• **To do**: The line with "Jak na ryby" through the last line of the entries: give these again exactly, and only these, without any pictures.

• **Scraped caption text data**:
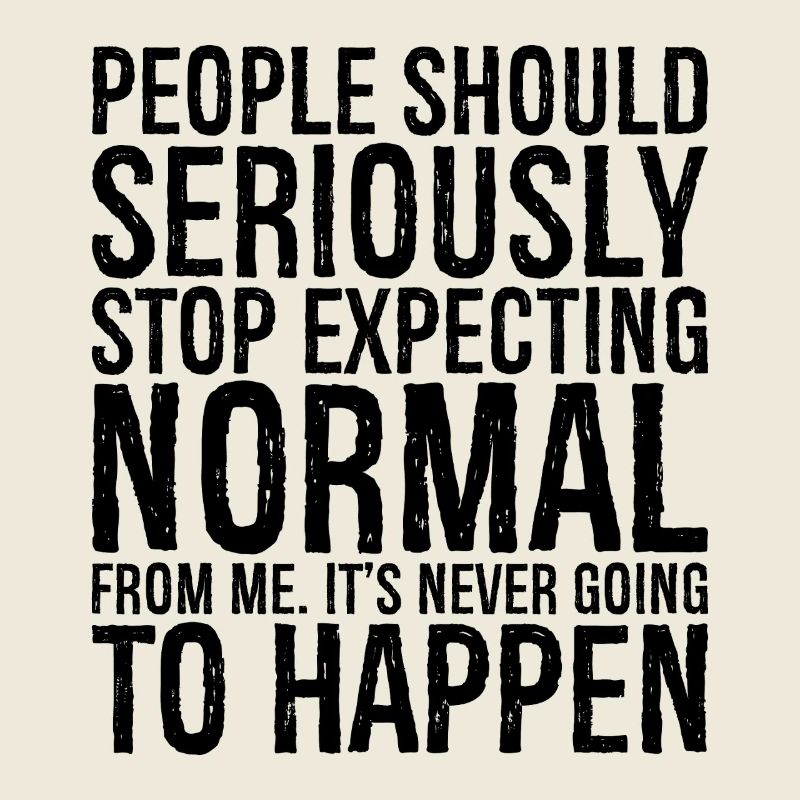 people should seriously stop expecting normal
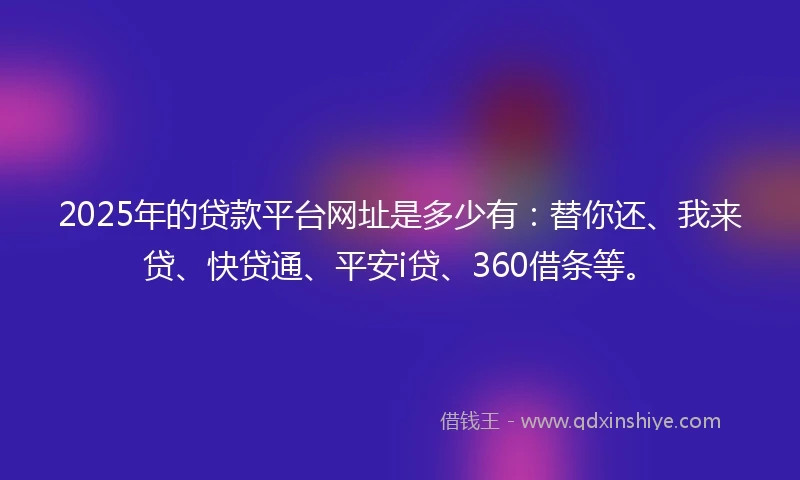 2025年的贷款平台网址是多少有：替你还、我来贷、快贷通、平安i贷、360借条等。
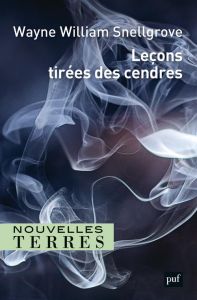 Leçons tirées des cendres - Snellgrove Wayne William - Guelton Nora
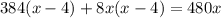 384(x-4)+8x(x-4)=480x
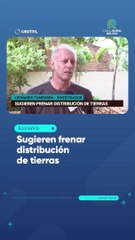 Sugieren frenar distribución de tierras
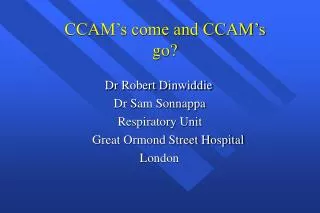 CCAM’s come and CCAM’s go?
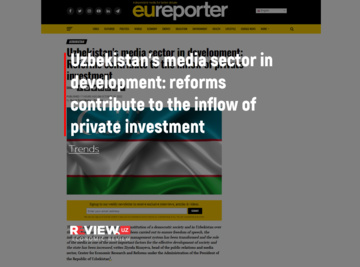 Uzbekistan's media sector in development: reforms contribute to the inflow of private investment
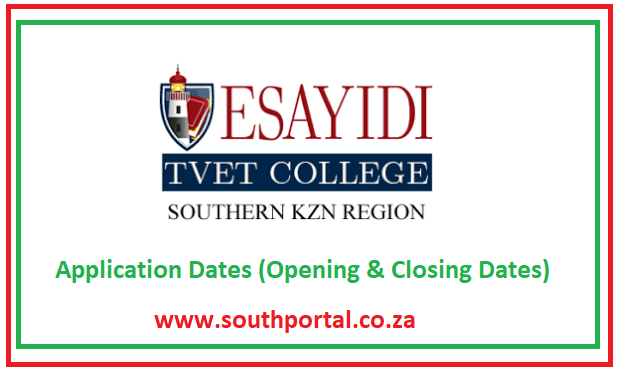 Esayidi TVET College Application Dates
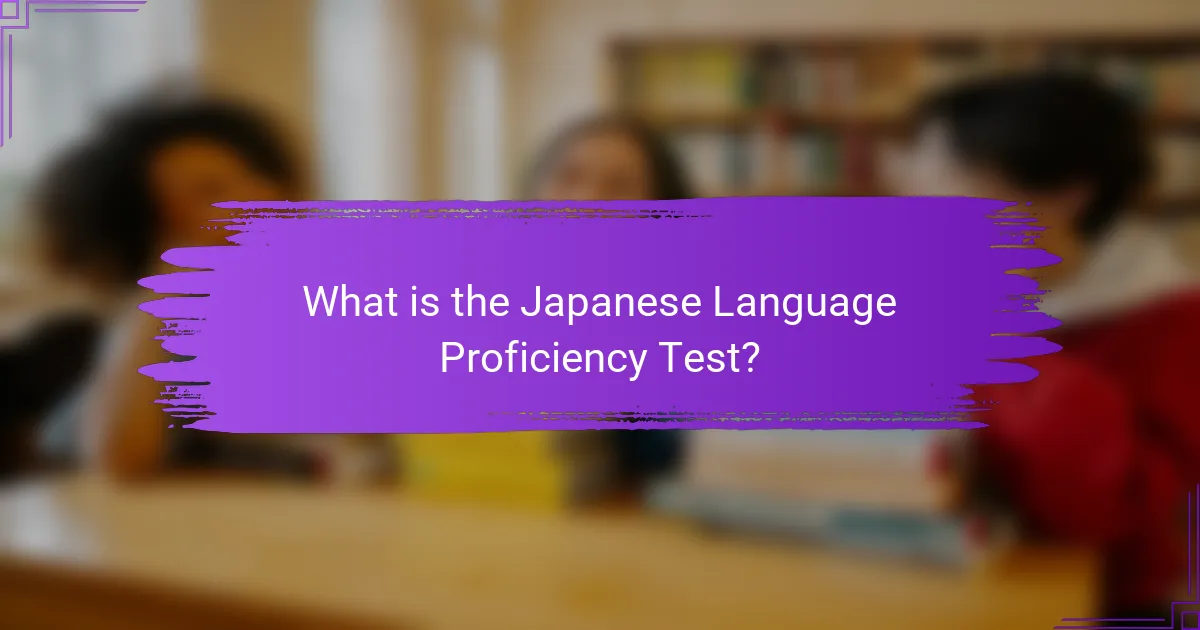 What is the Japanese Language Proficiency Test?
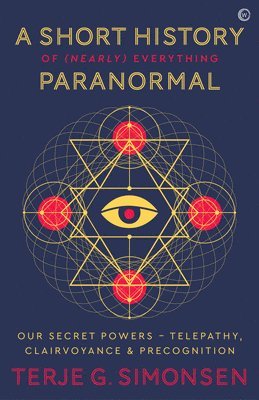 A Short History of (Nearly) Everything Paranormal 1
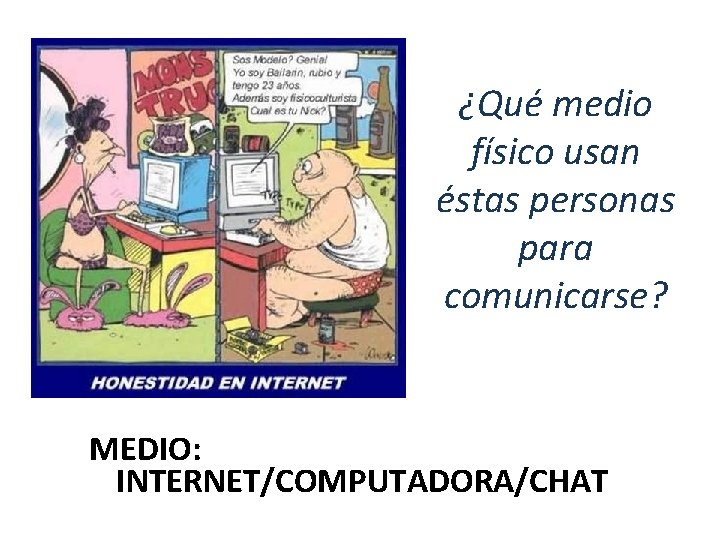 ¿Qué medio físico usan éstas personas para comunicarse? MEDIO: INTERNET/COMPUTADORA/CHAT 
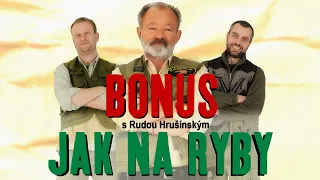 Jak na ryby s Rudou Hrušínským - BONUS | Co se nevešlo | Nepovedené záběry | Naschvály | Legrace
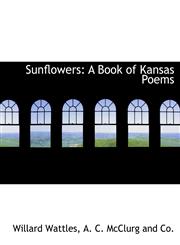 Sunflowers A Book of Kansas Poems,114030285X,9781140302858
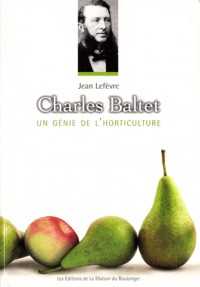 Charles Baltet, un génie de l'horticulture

• **Answer area**:
 Jak na ryby s Rudou Hrušínským - BONUS | Co se nevešlo | Nepovedené záběry | Naschvály | Legrace
 Sunflowers A Book of Kansas Poems,114030285X,9781140302858
 Charles Baltet, un génie de l'horticulture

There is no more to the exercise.